No somos la zafia rutina que vivimos día a día, ni la pobreza ni el dolor que nos rodea. Somos el recuerdo de nuestros padres, la sonrisa de nuestros hijos, el generoso desprendimiento de la amistad. Las grandes historias están en la fantasía y el cine, en las épicas rapsodias, en las epopeyas que necesitamos beber para superar la miseria que se nos impone al nacer. Los pequeños detalles, los actores secundarios, la resignada sabiduría de la madurez es lo que nos toca.

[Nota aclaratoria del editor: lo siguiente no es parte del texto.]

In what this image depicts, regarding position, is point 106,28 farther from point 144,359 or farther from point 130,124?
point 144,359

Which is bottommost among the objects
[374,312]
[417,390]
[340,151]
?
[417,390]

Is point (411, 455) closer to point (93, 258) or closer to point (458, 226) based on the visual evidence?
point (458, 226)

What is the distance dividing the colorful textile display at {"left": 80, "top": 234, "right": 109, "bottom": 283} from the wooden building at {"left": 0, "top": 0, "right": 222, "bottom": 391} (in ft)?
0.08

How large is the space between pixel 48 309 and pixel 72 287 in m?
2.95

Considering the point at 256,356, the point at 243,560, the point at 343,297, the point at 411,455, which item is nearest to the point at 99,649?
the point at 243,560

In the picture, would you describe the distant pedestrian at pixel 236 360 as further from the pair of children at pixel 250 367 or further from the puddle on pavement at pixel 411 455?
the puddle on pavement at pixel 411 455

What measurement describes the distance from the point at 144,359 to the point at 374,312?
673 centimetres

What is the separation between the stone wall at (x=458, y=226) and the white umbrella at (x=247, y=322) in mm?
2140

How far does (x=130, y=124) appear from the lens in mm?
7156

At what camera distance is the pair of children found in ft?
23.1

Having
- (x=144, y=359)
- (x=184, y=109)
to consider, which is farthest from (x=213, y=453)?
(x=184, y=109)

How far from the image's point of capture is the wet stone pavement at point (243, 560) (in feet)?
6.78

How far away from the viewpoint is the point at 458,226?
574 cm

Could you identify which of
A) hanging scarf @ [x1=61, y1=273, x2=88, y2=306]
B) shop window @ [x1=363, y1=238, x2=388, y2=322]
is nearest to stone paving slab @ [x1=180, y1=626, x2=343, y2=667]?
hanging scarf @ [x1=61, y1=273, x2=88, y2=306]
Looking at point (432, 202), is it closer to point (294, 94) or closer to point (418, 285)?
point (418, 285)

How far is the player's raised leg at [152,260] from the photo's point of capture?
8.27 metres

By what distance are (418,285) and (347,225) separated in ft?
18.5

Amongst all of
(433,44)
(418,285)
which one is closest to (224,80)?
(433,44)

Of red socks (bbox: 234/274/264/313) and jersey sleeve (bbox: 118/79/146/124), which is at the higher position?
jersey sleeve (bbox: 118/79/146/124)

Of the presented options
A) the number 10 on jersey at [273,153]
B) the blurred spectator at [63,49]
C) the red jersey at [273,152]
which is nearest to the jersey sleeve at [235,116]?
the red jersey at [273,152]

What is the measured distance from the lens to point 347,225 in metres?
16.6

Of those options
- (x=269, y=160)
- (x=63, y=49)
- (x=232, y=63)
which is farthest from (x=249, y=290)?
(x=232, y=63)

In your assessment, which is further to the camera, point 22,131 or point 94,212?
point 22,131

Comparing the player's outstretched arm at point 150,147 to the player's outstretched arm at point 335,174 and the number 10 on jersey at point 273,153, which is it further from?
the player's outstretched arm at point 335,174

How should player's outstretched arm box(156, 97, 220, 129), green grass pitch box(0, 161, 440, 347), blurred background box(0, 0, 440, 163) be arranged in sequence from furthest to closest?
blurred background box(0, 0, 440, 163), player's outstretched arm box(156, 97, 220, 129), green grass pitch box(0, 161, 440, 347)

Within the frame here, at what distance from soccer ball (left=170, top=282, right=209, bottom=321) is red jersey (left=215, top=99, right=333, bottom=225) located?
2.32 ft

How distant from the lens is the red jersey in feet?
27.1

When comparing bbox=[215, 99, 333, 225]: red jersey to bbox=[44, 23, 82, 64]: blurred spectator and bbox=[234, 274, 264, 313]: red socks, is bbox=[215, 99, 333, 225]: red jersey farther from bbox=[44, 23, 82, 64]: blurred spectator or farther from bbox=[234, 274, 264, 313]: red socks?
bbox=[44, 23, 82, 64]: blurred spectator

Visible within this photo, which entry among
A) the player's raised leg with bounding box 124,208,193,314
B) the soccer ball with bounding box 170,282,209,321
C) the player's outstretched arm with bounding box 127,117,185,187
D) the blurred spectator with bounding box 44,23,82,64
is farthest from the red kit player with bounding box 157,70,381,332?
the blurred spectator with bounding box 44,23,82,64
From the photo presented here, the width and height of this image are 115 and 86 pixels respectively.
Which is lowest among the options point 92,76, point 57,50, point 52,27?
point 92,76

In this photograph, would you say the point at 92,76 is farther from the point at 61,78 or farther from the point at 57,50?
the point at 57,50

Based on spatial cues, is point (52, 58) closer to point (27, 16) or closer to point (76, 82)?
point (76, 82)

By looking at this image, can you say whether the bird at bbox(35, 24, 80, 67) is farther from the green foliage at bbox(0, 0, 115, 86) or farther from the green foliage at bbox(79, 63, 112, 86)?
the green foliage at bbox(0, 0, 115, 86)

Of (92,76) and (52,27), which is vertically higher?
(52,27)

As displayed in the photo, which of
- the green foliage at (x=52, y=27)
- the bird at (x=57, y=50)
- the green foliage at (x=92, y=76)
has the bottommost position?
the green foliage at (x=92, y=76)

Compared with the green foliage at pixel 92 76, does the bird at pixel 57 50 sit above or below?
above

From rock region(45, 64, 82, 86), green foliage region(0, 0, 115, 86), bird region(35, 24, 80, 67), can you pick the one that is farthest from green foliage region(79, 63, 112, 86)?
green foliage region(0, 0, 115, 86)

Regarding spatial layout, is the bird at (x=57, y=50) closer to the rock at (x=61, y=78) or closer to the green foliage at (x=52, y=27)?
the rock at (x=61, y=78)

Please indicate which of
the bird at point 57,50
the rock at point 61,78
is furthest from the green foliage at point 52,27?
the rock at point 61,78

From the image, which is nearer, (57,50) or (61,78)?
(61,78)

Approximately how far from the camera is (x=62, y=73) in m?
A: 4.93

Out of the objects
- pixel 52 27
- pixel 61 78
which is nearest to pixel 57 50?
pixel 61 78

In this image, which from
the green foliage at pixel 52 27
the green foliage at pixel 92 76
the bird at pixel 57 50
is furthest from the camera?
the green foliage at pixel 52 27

Y si lo sabemos valorar, podremos reírnos del tiempo que se nos va, de las supuestas glorias que debimos alcanzar, de los ridículos placeres que nos desean vender. Tomaremos nuestro corazón niño y lo abrazaremos fuerte para celebrar la fortuna de no estar solos en un mundo tan sórdido y cruel. Sabremos que tenemos el gran privilegio de la reflexión y de mirar atrás, cuando otros, el resto, la gran mayoría, solo tiene por razón sobrevivir un segundo más. Entonces le diremos a nuestros padres “gracias”, a nuestros hijos “ven, vamos a jugar”. A ella “Si el mundo termina me basta estar a tu lado”.
No necesitamos más.
O, tal vez, una buena melodía. Y bailar. Sin orden ni concierto. Aunque el mundo reviente, para volver a empezar. I don't need to be forgiven The Who.